GDEB Receives $148M as Virginia Class Lead Yard
General Dynamics Electric Boat Corporation in Groton, CT received a $148 million cost-plus-fixed-fee modification with performance incentives, under previously awarded contract N00024-05-C-2103, to exercise an option for continuation of engineering efforts associated with their role as lead construction yard for Virginia Class Submarines. The contract provides Lead (Construction) Yard engineering support that will maintain, update and support design and related drawings and data for each SSN-774 Virginia Class attack submarine, including technology insertion, throughout its construction and Post Shakedown Availability period. The contractor will also provide all engineering necessary for direct maintenance and support of Virginia Class ship specifications. Work on this contract will be performed in Groton, CT (94%); Quonset, RI (5%) and Newport, RI (1%), and is expected to be complete by September 2008. The Naval Sea Systems Command in Washington Navy Yard, D.C. issued the contract. General Dynamics release re: the Nov 2/07 modification.

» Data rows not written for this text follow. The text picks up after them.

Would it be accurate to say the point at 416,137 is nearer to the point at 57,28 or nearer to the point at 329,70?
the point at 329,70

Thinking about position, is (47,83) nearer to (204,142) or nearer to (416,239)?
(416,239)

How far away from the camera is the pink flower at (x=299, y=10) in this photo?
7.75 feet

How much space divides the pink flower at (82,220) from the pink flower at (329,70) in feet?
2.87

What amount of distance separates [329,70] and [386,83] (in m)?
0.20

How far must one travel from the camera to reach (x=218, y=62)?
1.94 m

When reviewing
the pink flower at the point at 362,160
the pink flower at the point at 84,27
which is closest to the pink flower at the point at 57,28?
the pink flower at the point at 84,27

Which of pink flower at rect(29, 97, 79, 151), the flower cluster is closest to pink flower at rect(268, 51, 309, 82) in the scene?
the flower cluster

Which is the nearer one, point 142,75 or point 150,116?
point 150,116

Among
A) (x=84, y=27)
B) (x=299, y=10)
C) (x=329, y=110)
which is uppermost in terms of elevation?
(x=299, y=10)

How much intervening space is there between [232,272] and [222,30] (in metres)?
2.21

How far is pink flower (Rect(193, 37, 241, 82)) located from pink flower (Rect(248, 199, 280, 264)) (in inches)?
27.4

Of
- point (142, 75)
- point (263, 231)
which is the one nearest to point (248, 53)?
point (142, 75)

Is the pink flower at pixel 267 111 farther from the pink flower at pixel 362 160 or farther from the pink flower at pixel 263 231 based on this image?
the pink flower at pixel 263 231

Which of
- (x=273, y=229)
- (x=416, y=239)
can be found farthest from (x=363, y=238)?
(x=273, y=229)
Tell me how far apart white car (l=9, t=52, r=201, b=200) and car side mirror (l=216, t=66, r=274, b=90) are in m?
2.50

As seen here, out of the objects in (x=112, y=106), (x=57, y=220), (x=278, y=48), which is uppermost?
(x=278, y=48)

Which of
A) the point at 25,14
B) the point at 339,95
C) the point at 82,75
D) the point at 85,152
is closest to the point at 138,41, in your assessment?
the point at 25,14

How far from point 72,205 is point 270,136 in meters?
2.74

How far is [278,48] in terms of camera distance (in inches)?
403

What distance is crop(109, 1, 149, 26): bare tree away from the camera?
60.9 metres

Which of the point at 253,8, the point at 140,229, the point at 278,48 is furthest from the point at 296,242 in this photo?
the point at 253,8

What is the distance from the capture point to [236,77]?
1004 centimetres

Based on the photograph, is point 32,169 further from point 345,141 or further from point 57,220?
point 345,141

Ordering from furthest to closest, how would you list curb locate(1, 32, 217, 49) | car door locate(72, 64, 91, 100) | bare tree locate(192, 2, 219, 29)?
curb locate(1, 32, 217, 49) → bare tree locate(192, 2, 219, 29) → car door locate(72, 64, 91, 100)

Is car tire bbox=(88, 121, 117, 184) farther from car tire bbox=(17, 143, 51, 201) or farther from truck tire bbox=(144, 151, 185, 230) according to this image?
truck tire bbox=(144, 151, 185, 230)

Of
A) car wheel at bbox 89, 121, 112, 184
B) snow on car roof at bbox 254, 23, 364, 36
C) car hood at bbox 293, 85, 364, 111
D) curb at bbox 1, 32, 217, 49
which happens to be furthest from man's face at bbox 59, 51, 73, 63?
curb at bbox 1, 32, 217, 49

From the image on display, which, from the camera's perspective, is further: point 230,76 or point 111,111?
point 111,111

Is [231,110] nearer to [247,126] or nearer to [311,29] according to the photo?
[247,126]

The contract was initially awarded in October 2005, and a July 2007 General Dynamics release states that the contract will be worth $890 million if all options are exercised and funded. Previous awards have included:
- $116.4 million – July 16/07
- $ 61.5 million – Sept 27/06
- $ 30.6 million – June 8/06, targeted to design improvements
- $107.3 million – Oct 3/05
GDEB and Northrop Grumman’s Newport News shipyard co-operate to produce Virginia Class subs, and will continue until production of the submarines reaches 2 per year. That milestone has been repeatedly delayed, though there is now some pressure in Congress to move that date forward.
Meanwhile, the Cost Reduction Team’s proposal for a vertical payload and sonar system redesign [PDF] that leverages work done on the Ohio Class SSGNs is estimated to save $20M per sub. Two of the SSGN project’s “6-shooters” will replace 12 vertical bow tubes, and a new large aperture bow sonar array design is expected to offer improvements of its own. When combined with over 20 more projects in this major module, cost savings from the redesigns reach nearly $40 million per ship (for a $2.2+ billion submarine, which is attempting to reach $2 billion with further improvements).